EXERCISE DESCRIPTION: Starting at the line that contains "As visible in" and running to the end of the entries, recast each line as a Markdown table with a Row column for the running number and a Text column for the line. Skip blank lines and pictures.

═════ DATA SHOWN

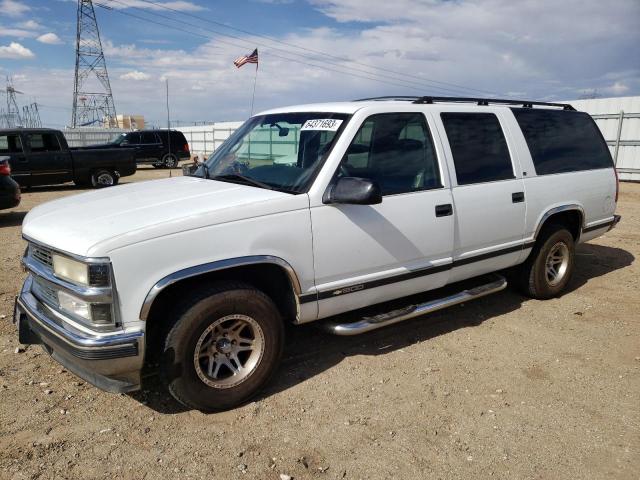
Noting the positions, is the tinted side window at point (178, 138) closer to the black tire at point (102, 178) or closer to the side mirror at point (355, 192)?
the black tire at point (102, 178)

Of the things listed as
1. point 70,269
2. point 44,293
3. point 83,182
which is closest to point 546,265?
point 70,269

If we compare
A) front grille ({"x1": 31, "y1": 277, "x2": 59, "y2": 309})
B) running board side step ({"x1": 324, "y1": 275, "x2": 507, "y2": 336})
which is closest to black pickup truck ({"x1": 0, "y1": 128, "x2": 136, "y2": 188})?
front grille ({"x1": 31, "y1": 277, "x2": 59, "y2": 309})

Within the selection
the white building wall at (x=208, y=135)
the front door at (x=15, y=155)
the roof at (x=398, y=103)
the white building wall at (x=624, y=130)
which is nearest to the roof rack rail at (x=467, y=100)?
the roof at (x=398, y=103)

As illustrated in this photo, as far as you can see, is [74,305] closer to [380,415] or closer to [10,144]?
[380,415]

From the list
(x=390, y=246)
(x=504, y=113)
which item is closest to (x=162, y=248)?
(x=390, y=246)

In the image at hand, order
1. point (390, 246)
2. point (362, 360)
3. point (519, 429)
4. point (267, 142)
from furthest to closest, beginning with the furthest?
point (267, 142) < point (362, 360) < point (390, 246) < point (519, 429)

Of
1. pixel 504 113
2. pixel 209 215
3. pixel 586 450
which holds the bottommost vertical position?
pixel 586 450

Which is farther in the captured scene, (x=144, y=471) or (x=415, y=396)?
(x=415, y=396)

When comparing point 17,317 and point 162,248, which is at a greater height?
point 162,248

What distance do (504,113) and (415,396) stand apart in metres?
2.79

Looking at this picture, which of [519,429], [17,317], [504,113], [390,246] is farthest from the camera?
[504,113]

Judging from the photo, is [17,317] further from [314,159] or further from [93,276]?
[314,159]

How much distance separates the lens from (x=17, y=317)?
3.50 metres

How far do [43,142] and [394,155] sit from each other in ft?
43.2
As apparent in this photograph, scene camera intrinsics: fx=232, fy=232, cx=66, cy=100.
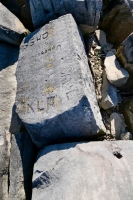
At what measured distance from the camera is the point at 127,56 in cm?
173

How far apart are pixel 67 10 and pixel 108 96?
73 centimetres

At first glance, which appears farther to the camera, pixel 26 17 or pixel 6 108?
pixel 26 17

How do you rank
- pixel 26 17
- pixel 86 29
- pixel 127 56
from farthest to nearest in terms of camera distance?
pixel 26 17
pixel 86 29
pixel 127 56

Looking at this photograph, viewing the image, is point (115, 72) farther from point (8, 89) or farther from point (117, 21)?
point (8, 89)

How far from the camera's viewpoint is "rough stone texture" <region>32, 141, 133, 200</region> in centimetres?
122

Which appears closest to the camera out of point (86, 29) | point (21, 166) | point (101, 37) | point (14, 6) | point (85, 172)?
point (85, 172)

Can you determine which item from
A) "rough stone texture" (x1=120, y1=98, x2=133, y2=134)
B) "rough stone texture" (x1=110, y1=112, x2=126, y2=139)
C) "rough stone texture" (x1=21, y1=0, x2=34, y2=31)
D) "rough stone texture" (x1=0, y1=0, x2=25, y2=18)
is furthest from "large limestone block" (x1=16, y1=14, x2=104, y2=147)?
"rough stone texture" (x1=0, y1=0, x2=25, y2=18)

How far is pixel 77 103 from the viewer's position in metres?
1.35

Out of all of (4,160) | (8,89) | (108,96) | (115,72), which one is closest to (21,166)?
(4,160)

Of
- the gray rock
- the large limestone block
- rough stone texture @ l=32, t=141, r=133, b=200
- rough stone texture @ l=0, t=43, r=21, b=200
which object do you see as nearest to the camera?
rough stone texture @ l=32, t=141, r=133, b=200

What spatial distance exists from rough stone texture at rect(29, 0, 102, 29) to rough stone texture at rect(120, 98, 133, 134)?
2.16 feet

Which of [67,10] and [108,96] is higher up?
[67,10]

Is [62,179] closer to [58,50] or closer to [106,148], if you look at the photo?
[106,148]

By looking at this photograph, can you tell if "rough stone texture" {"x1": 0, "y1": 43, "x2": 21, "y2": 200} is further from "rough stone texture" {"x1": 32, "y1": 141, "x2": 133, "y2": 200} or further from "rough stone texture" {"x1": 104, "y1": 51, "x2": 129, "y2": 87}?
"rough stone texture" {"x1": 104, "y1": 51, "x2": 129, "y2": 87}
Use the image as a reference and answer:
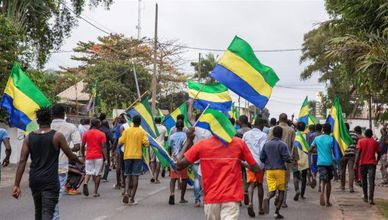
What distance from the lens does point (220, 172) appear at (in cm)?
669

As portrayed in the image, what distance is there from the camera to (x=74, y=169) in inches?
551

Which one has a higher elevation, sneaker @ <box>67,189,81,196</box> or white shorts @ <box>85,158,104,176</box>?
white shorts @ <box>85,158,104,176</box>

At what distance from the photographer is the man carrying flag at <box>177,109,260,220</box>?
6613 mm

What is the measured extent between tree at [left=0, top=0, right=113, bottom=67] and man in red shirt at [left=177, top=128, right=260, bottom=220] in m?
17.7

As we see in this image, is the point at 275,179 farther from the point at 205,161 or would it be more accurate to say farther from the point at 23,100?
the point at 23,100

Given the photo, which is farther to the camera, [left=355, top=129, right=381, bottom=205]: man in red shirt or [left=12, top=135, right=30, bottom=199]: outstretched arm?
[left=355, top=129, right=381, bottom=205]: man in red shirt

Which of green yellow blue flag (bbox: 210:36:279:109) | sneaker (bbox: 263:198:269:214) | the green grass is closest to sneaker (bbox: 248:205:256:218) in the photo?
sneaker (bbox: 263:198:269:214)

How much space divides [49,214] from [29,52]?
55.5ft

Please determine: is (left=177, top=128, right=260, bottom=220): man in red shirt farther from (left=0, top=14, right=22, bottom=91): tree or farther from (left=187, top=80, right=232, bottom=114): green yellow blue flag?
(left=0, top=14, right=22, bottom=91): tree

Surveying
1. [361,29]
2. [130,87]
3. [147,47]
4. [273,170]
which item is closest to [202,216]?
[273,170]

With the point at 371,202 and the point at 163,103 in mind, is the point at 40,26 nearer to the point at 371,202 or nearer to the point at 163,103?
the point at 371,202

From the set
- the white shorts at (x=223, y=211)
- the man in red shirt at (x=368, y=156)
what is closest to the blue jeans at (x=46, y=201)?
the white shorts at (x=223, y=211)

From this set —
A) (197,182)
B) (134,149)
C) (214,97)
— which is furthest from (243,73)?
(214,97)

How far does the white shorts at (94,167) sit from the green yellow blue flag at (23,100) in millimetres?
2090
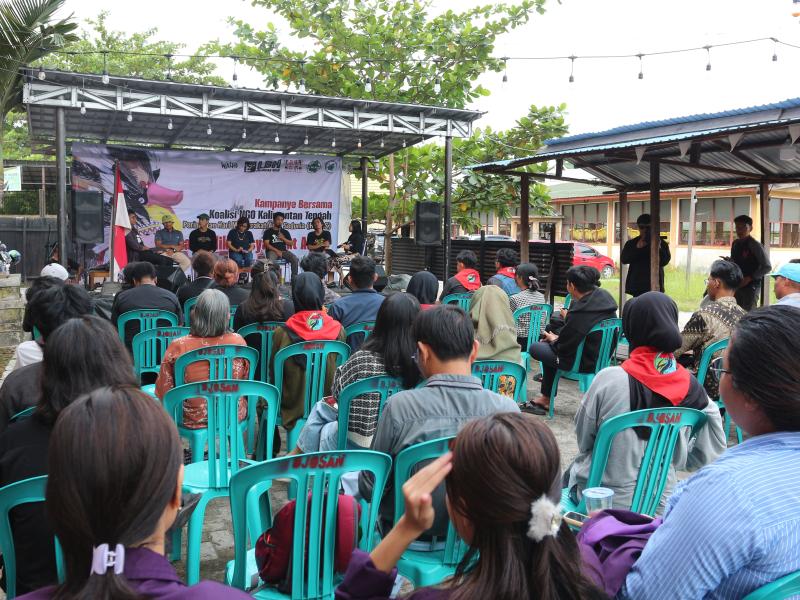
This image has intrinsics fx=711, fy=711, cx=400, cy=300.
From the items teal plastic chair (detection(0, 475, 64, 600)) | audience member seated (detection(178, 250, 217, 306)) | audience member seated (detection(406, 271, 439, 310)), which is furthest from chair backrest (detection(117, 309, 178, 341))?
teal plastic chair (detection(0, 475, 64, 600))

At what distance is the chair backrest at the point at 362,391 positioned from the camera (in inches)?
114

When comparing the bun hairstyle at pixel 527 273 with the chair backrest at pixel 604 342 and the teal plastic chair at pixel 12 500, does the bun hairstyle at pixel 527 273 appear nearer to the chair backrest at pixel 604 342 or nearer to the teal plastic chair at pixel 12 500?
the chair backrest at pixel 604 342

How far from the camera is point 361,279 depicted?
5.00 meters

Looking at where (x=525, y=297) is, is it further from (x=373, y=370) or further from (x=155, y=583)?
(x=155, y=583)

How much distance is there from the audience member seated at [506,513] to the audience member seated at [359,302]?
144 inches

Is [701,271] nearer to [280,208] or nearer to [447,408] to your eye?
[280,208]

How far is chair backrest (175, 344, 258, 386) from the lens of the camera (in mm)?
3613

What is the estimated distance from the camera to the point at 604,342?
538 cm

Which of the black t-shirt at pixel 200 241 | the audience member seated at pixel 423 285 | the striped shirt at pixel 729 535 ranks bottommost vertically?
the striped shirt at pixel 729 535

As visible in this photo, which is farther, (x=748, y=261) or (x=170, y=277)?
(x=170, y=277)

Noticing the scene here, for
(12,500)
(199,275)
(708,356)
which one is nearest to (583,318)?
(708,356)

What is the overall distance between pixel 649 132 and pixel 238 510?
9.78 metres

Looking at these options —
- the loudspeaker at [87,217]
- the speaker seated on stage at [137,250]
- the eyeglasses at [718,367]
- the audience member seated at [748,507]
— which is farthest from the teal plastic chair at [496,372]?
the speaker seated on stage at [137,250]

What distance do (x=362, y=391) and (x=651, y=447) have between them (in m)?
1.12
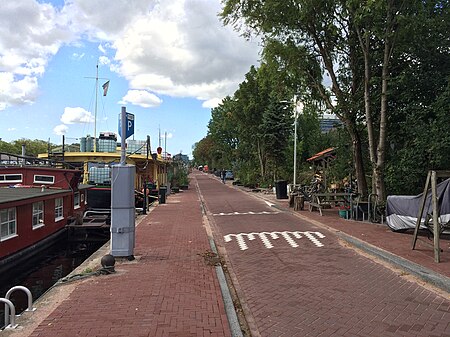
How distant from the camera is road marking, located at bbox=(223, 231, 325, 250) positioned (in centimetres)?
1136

══════════

COMPLETED TASK:
| Row | Text |
|---|---|
| 1 | As visible in this photo, which is farther, (x=748, y=261) or (x=170, y=277)? |
| 2 | (x=170, y=277) |
| 3 | Noticing the scene here, for |
| 4 | (12,500) |
| 5 | (199,275) |
| 6 | (708,356) |
| 7 | which one is nearest to (583,318)? |
| 8 | (708,356) |
| 9 | What is the overall distance between pixel 649 132 and pixel 238 510? |
| 10 | 9.78 metres |
| 11 | Looking at these options — |
| 12 | - the loudspeaker at [87,217] |
| 13 | - the speaker seated on stage at [137,250] |
| 14 | - the eyeglasses at [718,367] |
| 15 | - the audience member seated at [748,507] |
| 16 | — which is farthest from the teal plastic chair at [496,372]? |
| 17 | the speaker seated on stage at [137,250] |
| 18 | What distance do (x=362, y=391) and (x=651, y=447) have between them (in m)? |
| 19 | 1.12 |
| 20 | How distant from the camera is road marking, located at bbox=(223, 231, 325, 250) positioned (in centimetres)? |
| 21 | 1136 |